The Lord your God is in your midst, a mighty one who will save; he will rejoice over you with gladness; he will quiet you by his love; he will exult over you with loud singing.
By David Wilkerson
Communion with God consists of two things: receiving the love of the Father and loving him in return. You might spend hours each day in prayer, telling the Lord how much you love him, but it isn’t communion unless you receive his love in return.
The psalmist encourages us to “enter into His gates with thanksgiving, and into His courts with praise” (Psalm 100:4). Why are we given such a bold invitation and what is the reason for such thanksgiving and praise? It’s because we are shown the kind of God we are to come to: “For the Lord is good; His mercy is everlasting, and His truth endures to all generations” (100:5).
God does not come to us as a hard, demanding father. Rather, he is kind and tenderhearted, filled with love and mercy toward us. His love is unconditional and he will never turn us down when we call upon him. He cares about everything concerning us but too few Christians have laid hold of this amazing love and grace. They live in fear and doubt, with little or no hope.
True love is manifested in two things: rest and rejoicing. The prophet Zephaniah writes: “The Lord your God in your midst, the Mighty One, will save; He will rejoice over you with gladness, He will quiet you with His love, He will rejoice over you with singing” (Zephaniah 3:17).

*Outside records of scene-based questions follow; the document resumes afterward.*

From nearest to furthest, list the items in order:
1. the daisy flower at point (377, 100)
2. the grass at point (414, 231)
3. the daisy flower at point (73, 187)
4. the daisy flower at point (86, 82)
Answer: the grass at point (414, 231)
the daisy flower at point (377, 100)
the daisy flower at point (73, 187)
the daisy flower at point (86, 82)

God rests in his love for his people. In Hebrew, the phrase “He will quiet you with His love” reads, “He shall be silent because of his love.” God is saying, in essence, “I’ve found my true love and I don’t have to look elsewhere.”
God gets great pleasure from his people. Zephaniah testifies that God’s love for you is so great that it puts a song on his lips! To “rejoice” means to have joy and delight; it’s an outward expression of internal gladness. It’s also the highest expression of love.
God foresaw all your sins and failures, yet he still loved you with tender love. If God loved you enough to give his own Son to die for you when you were still deep in sin, would he remove his love when you stumble or fail? Absolutely not! His love is glorious and steadfast — unchanging and eternal.